Why are we paying so little attention to natural immunity? Perhaps it is because natural herd immunity came to be identified with a political ideology that also advocated reckless behavior. There are very dangerous consequences to encouraging people to get infected as a pathway to immunity. But we should not neglect the possibility that herd immunity might already be taking hold.
To be clear, this is not the time to back away from vaccines, social distancing and mask wearing. Just as firefighters should not leave the forest while the fire still smolders, we need to double down on proven medical and public health tools until all embers are extinguished. But we should also recognize that the vaccines are arriving at a time when cases are rapidly declining. Medical historians offer several examples of vaccines and treatments that became available after a pandemic was on its way to resolution. When all is said and done, vaccines will deservedly be given credit. But it is not clear they should be given all of the credit.
STATNews:
FDA advisory panel endorses Johnson & Johnson Covid-19 vaccine
Authorization of J&J’s vaccine could be a potential game changer, at least in some areas. Made by J&J’s vaccine division, Janssen Pharmaceuticals, the single-dose vaccine does not need to be frozen when it is shipped and distributed. The vaccine is what’s known as “fridge stable,” meaning it can be shipped and stored at the temperature of a regular refrigerator. Both those characteristics will make this vaccine much easier to deploy if the FDA authorizes its use. The two vaccines already in use in the United States, from Moderna and the Pfizer-BioNTech partnership, are both two-dose vaccines with onerous cold-chain requirements.
Richard Parker/Politico:
‘Look What You Did to Us’: The Big Chill of Texas Politics
After the devastating freeze, Texans in blue cities blame the state GOP leaders for leaving them in the cold.
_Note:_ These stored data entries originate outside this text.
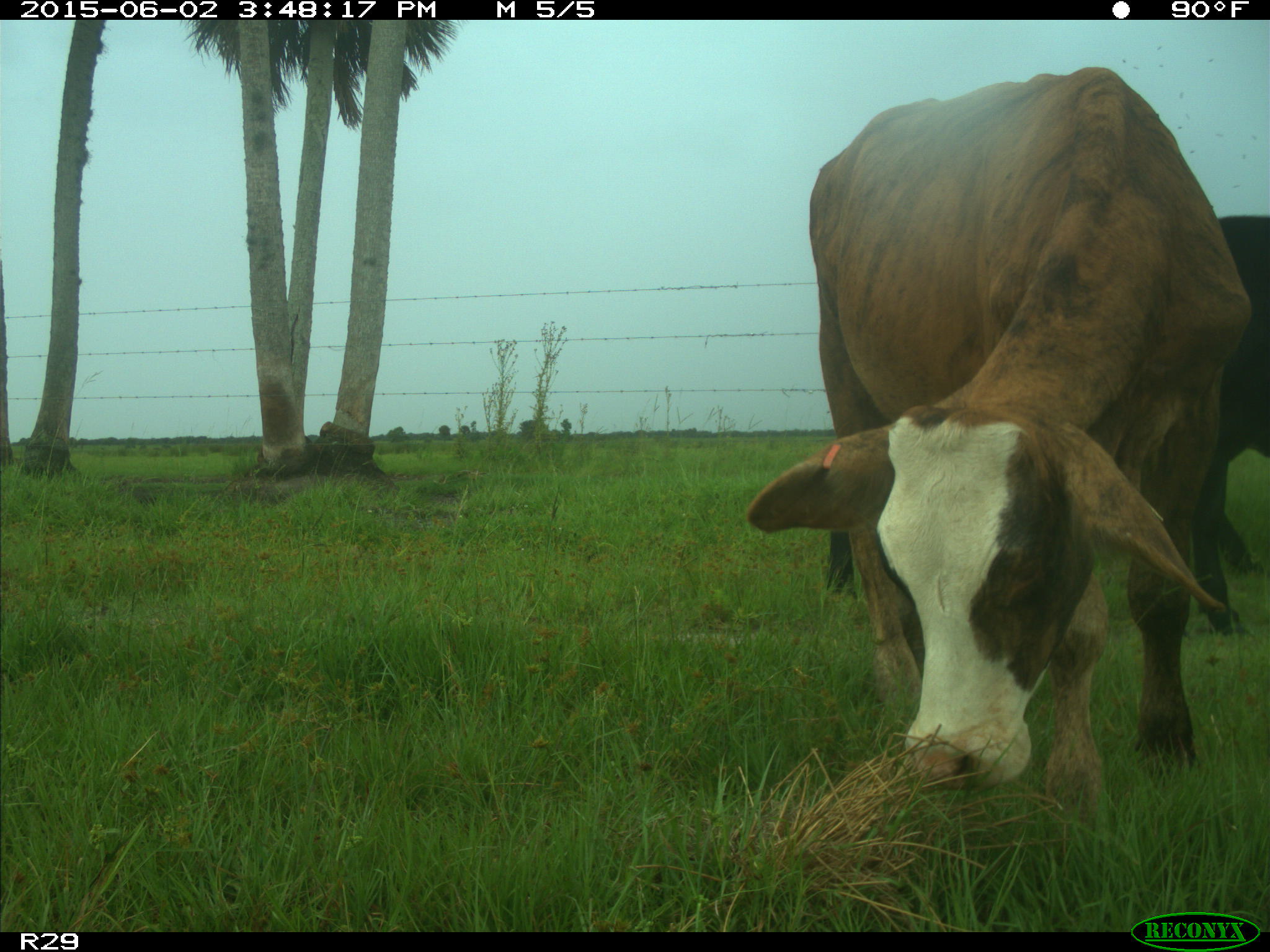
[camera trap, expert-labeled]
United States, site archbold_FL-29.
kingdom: Animalia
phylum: Chordata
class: Mammalia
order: Artiodactyla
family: Bovidae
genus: Bos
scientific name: Bos taurus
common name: domestic cow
Bos taurus (domestic cow).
The hardest breach to repair, however, might be between Texans and their elected officials. Over the course of the cascading humanitarian crisis high-ranking Texas politicians didn’t exactly cover themselves in glory.
First, Austin falsely blamed renewable energy, even assailing a policy proposal that hadn’t even become law yet. One GOP member of Congress sent a letter to constituents with a link to warming centers before closing with a warning that “radical ideologies have politicized energy policy at the state and federal level in recent years.” Then they went after the utility industry that was once the state’s pride.
Michael Kruse/Politico:
‘Nobody Listened To Me’: The Quest to Be MTG
All Marjorie Taylor Greene ever wanted was someone to pay attention to her.
In some respects, she’s supercharged: Trump, after all, had half a century of built-up fame to propel his improbable run; Greene, on the other hand, armed with anger, opinions and time, spun her policy-light bid out of little more than a deep need to be seen and heard, showing that Trump-style national political figures can be minted with an almost industrial speed. Greene, like Trump, willed herself into the role of a star in 21st-century American politics’ nonstop, social-media-shared, pick-a-side, ill-tempered spectacle. Greene declined to comment for this article, but Nick Dyer, her communications director, responded in a terse email: “You are a scumbag, Michael.”